French intelligence foils prisoner terrorist plot
Three French men who met in prison have been indicted for planning a terrorist attack on potential targets including prison guards, institutional sites or passers-by.
The French daily Le Parisien reported that a former soldier, a convert to Islam and a jihadist “returnee” were indicted on 26 July – the same week they allegedly intended to carry out the attack.
Two of the men were in prison, while the third had been released earlier this year. Sources close to the case say the attack was to be carried out upon the release of another of the suspects.
Investigators reportedly seized “small arms” from the men, aged 27, 31 and 42, and who deny the allegations of a terror plot.
One of the men was being held in prison in Châteaudun, in the northern Eure-et-Loir department, and the other in a prison in Saint-Maur, in central France.
“We were not on a particularly high level of risk,” said Interior Minister Christophe Castaner. “Our intelligence has worked well.”

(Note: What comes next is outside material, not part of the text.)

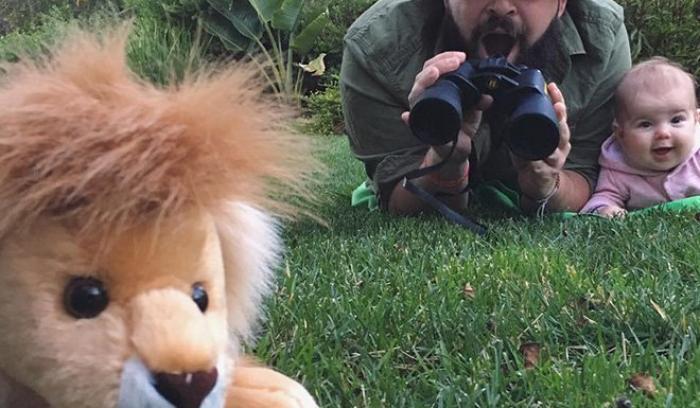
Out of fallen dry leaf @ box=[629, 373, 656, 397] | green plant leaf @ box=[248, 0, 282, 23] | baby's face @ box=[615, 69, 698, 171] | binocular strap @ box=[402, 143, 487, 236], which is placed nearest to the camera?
fallen dry leaf @ box=[629, 373, 656, 397]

According to Le Parisien, the mastermind of the planned attack was the 27-year-old, a convert to Islam who had already been convicted of “apologising for terrorism”.
The released man had been sentenced in relation to a six-month trip to Syria in 2014, where he was part of the Syrian branch of al-Qaeda.
The third accomplice was a former soldier who had been converted to Islam and radicalised.
In recent months, two assaults on prison guards have taken place: one in Le Havre by a prisoner convicted of terrorism, and another in Condé-sur-Sarthe, by a radicalised prisoner.
Of some 71,000 prisoners in France, about 500 are incarcerated for acts of Islamic terrorism and about 1,100 common law prisoners are suspected to have been radicalised.